## [I tuoi compiti]
a) Indica se ciascuna affermazione concorda con il brano sul Carnevale, rispondendo sì o no e citando alla lettera le parole del brano che lo stabiliscono: (i) A chi scrive il Carnevale è sempre piaciuto molto. (ii) Nella storia di Vitangelo Moscarda è la moglie a fargli notare un'imperfezione al naso. (iii) Il professore di italiano citato insegnava all'università.
b) Trascrivi dal brano sul Carnevale il passo che comincia con le parole "Categories: Compagni di" e si ferma dopo le parole "Oscar, pirata, ape-gatto(???).".

## [Estratto fornito]
Categories: Compagni di volo,Rubriche

È di nuovo Carnevale. Personalmente non mi è mai piaciuta tanto questa festa, ma come dicevano gli antichi romani: Semel in anno licet insanire ( una volta all’anno è lecito impazzire). A mia figlia, invece, il Carnevale piace tanto e mi ha già chiesto di aiutarla a creare i travestimenti per, nell’ordine, gatto, principessa, principessa gatto, moschettiere/lady Oscar, pirata, ape-gatto(???).

Al di là della mia perplessità sui suoi gusti in fatto di travestimenti, questi giorni mi danno l’occasione per riflettere su un quesito importante. Nella vita reale, quella di ogni giorno, siamo sicuri che gli uomini a Carnevale non portino soltanto una maschera in più rispetto al solito?

Il mio professore di italiano al liceo diceva sempre in classe: “C’è gente che al mattino non si veste, si traveste!” e poi cominciava a spiegare Pirandello, uno dei miei scrittori preferiti, che scrisse la storia di Vitangelo Moscarda, uomo come tanti che vive contento della propria condizione fino al giorno in cui la moglie gli fa notare un’imperfezione al naso. Egli comprende di non essere come si era visto fino ad allora, ma di avere un volto diverso per ognuna delle persone che incontra. “Chi sono,  dunque?” si chiede.  “Uno, per me stesso; centomila, per le persone che incontro. E dunque, nessuno?” , scivolando piano nella follia.

## [Voci fornite]
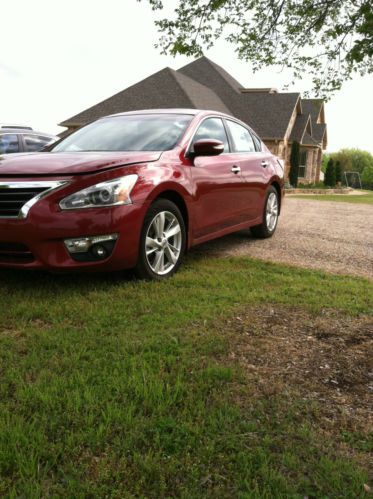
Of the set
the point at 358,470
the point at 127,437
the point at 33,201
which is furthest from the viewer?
the point at 33,201

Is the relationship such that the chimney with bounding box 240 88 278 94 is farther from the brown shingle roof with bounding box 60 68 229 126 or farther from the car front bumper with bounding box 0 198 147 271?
the car front bumper with bounding box 0 198 147 271

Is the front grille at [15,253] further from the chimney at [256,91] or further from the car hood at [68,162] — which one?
the chimney at [256,91]

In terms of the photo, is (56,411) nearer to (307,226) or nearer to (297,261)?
(297,261)

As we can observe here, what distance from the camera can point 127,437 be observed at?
2154 millimetres

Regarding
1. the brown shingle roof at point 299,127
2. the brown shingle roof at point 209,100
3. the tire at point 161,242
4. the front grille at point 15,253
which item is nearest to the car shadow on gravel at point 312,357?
the tire at point 161,242

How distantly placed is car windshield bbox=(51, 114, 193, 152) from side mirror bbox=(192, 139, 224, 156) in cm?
24

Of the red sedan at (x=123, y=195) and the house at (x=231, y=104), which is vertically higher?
the house at (x=231, y=104)

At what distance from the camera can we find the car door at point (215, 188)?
17.1 ft

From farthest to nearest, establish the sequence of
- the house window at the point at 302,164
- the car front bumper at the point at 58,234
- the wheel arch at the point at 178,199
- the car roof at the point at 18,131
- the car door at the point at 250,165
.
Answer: the house window at the point at 302,164 → the car roof at the point at 18,131 → the car door at the point at 250,165 → the wheel arch at the point at 178,199 → the car front bumper at the point at 58,234

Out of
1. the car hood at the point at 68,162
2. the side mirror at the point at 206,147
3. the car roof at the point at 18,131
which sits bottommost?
the car hood at the point at 68,162

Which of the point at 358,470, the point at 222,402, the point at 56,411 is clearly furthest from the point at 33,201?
the point at 358,470

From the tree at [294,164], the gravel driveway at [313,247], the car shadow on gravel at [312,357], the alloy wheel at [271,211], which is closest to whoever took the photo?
the car shadow on gravel at [312,357]

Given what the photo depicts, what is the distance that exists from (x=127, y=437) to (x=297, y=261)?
4193mm

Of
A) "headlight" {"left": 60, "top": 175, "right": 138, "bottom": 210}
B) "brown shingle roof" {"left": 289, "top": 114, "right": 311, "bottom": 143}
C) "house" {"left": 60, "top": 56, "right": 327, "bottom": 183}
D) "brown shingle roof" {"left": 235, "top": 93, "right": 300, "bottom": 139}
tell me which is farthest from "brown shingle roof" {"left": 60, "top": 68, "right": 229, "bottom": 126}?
"headlight" {"left": 60, "top": 175, "right": 138, "bottom": 210}
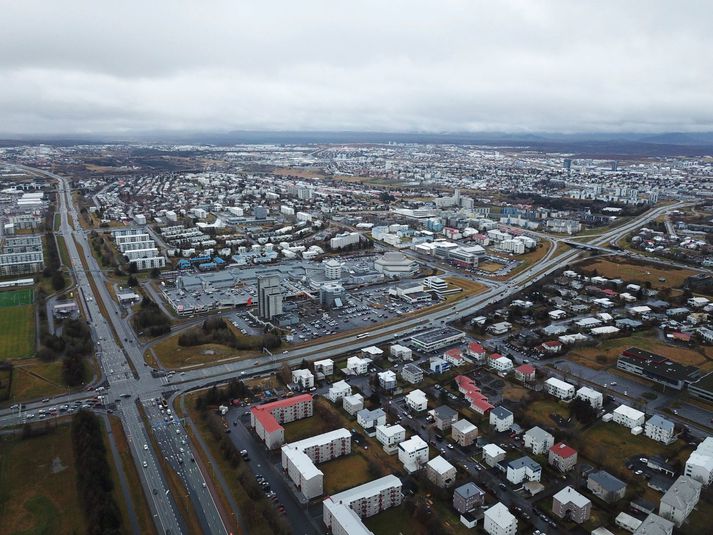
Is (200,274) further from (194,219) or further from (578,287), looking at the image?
(578,287)

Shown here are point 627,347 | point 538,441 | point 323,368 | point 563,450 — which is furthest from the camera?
point 627,347

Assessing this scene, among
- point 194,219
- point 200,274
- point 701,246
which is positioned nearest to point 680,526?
point 200,274

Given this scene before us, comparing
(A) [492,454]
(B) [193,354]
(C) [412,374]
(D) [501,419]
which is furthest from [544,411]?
(B) [193,354]

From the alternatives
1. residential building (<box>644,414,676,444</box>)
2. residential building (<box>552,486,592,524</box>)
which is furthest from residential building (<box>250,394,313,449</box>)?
residential building (<box>644,414,676,444</box>)

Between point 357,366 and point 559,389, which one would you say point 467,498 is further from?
point 357,366

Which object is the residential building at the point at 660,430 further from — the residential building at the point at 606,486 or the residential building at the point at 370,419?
the residential building at the point at 370,419

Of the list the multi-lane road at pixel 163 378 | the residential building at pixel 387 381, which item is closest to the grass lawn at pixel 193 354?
the multi-lane road at pixel 163 378
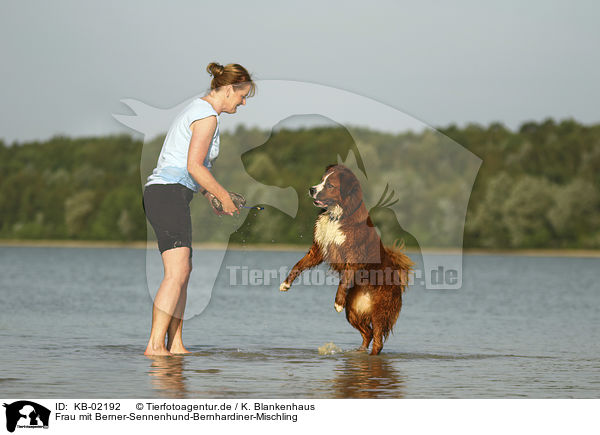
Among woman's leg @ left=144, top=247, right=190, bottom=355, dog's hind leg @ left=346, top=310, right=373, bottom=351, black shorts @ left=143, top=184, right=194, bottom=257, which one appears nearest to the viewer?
black shorts @ left=143, top=184, right=194, bottom=257

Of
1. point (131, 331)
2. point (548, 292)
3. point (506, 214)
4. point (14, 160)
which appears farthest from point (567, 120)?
point (131, 331)

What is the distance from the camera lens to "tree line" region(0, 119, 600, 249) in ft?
29.8

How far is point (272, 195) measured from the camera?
8.95 meters

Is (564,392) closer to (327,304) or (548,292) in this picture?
(327,304)

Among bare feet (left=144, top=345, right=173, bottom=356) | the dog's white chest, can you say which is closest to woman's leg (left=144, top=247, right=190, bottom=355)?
bare feet (left=144, top=345, right=173, bottom=356)

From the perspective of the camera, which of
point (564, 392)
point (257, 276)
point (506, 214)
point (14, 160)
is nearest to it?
point (564, 392)

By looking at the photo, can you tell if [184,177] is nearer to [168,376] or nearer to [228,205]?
[228,205]

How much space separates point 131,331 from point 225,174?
204 inches

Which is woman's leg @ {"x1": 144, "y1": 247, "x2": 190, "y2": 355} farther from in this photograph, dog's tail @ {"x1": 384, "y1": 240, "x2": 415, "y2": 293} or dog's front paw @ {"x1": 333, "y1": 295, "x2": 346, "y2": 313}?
dog's tail @ {"x1": 384, "y1": 240, "x2": 415, "y2": 293}

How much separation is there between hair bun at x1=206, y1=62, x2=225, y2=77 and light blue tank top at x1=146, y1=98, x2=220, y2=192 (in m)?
0.33

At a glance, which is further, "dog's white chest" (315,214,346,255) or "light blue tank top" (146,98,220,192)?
"dog's white chest" (315,214,346,255)
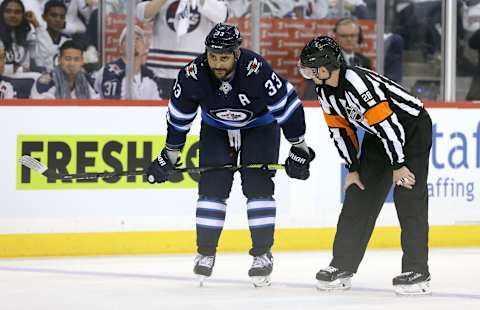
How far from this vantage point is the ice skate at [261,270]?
5.79m

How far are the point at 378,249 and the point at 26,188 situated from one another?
2.20 metres

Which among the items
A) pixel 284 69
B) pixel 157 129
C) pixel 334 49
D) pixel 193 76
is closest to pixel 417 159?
pixel 334 49

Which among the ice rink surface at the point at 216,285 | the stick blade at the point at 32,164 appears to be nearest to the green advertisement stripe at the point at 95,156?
the ice rink surface at the point at 216,285

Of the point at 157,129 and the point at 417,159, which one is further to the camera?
the point at 157,129

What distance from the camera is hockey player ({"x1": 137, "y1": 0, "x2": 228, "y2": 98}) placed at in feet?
26.9

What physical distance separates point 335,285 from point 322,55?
3.47 ft

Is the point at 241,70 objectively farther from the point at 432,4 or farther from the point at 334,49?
the point at 432,4

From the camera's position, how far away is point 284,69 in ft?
28.1

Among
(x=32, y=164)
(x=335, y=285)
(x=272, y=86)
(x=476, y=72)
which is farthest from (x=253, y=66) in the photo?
(x=476, y=72)

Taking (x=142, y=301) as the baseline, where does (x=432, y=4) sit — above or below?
above

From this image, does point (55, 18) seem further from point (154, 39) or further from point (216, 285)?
point (216, 285)

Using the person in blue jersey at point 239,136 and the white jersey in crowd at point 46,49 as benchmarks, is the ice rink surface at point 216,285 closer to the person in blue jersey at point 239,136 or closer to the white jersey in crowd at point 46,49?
the person in blue jersey at point 239,136

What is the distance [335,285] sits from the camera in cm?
571

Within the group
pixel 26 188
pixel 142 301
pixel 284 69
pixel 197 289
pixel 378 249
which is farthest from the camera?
pixel 284 69
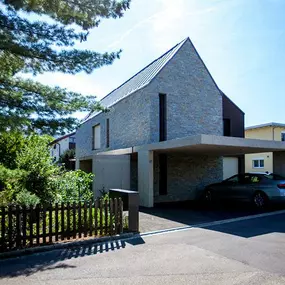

## [Soluzioni dell'esercizio]
a)
(i) No: “Personalmente non mi è mai piaciuta tanto questa festa”.
(ii) Sì: “la moglie gli fa notare un’imperfezione al naso”.
(iii) No: “Il mio professore di italiano al liceo”.

b)
Categories: Compagni di volo,Rubriche

È di nuovo Carnevale. Personalmente non mi è mai piaciuta tanto questa festa, ma come dicevano gli antichi romani: Semel in anno licet insanire ( una volta all’anno è lecito impazzire). A mia figlia, invece, il Carnevale piace tanto e mi ha già chiesto di aiutarla a creare i travestimenti per, nell’ordine, gatto, principessa, principessa gatto, moschettiere/lady Oscar, pirata, ape-gatto(???).